Implementing Quicksort in Java
With a good intuition of how Quicksort works - we can follow through with an implementation. First of all, we'll go through the main part of the program that will be running Quicksort itself.
Since Quicksort is a divide-and-conquer algorithm, it's naturally implemented recursively, although you could do it iteratively as well (any recursive function can also be implemented iteratively) - though, the implementation is not as clean:
static void quicksort(int[] arr, int low, int high){
if(low < high){
int p = partition(arr, low, high);
quicksort(arr, low, p-1);
quicksort(arr, p+1, high);
}
}
Note: low and high represent the left and right margins of the array that's currently being processed.
The partition(arr, low, high) method partitions the array, and upon it's execution the variable p stores the position of the pivot after the partitioning.
This method is only invoked when we're processing arrays that have more than one element, hence the partitioning only takes place if low < high.
Since Quicksort works in-place, the starting multiset of elements that can be found within the array stays unchanged, but we've accomplished exactly what we aimed to do - group up smaller or equal elements left to the pivot, and bigger than the pivot on the right.

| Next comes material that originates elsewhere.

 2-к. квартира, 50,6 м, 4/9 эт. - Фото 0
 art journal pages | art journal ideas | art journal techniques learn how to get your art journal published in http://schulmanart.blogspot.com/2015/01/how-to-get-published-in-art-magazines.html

Afterwards, we call the quicksort method recursively twice: for the part of the array from low to p-1 and for the part from p+1 to high.
Before we discuss the partition() method, for the sake of readability we'll implement a simple swap() function that swaps two elements in the same array:
static void swap(int[] arr, int low, int pivot){
int tmp = arr[low];
arr[low] = arr[pivot];
arr[pivot] = tmp;
}
Now, let's dive into the code for the partition() method and see how it does what we've explained above:
static int partition(int[] arr, int low, int high){
int p = low, j;
for(j=low+1; j <= high; j++)
if(arr[j] < arr[low])
swap(arr, ++p, j);
swap(arr, low, p);
return p;
}
When the for loop is done executing, j has value of high+1, meaning the elements on arr[p+1, high] are higher or equal than the pivot. Because of this it's required we do one more swap of the elements on the position low and p, bringing the pivot at its correct position in the array (that is, position p).

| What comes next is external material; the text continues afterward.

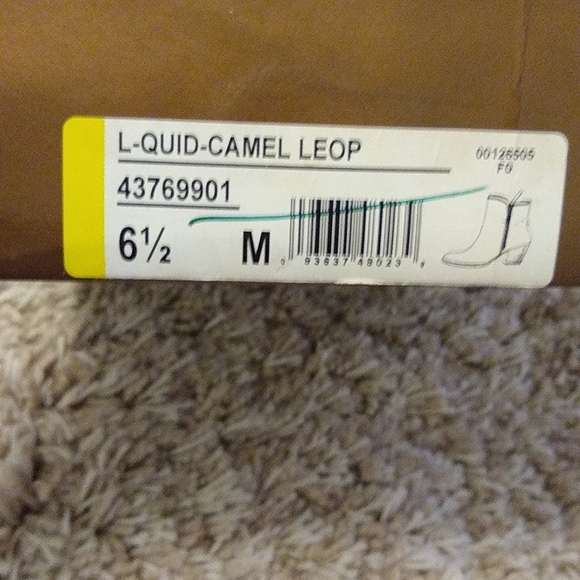 Leopard pony hair booties - Picture 6 of 6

The last thing we need to do is run our quicksort() method and sort an array. We'll be using the same array as we did in the example before, and calling quicksort(arr, low, high) will sort the arr[low, high] part of the array:
public static void main(String[] args) {
int[] arr = {4, 8, 1, 10, 13, 5, 2, 7};
// Sorting the whole array
quicksort(arr, 0, arr.length - 1);
}
This results in:
1, 2, 3, 4, 5, 7, 8, 10, 13
Complexity of Quicksort
Quicksort, as well as other algorithms that apply the divide-and-conquer tactic, has a time complexity of O(n log n). However, compared to something like Merge Sort, which has the worst-case time complexity of O(n log n), Quicksort can theoretically have the worst-case of O(n^2).
The complexity depends on how much time we take to efficiently choose a pivot, which can sometimes be as difficult as sorting the array itself, and since we expect the choosing of a pivot to be O(1) we usually can't guarantee that in every step of the way we'll be choosing the best pivot possible.

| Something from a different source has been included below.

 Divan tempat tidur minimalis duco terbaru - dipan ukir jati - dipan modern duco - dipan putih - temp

Even though the worst-case of Quicksort can be O(n^2), most of the pivot-choosing strategies are implemented such so they don't deter the complexity too much, which is why the average complexity of Quicksort is O(n log n). It's widely implemented and used, and the name itself is an homage to its performance capabilities.
On the other hand, where Quicksort hands-down beats Merge Sort is the space complexity - Merge Sort requires O(n) space because it uses a separate array for merging, while Quicksort sorts in-place and has the space complexity of O(1).
Conclusion
In this article we've covered how the Quicksort algorithm works, how it's implemented and discussed its complexity. Even though the choice of the pivot can "make or break" this algorithm, it's usually considered as one of the most efficient sorting algorithms and is widely used whenever we have a need for sorting arrays with huge amounts of elements.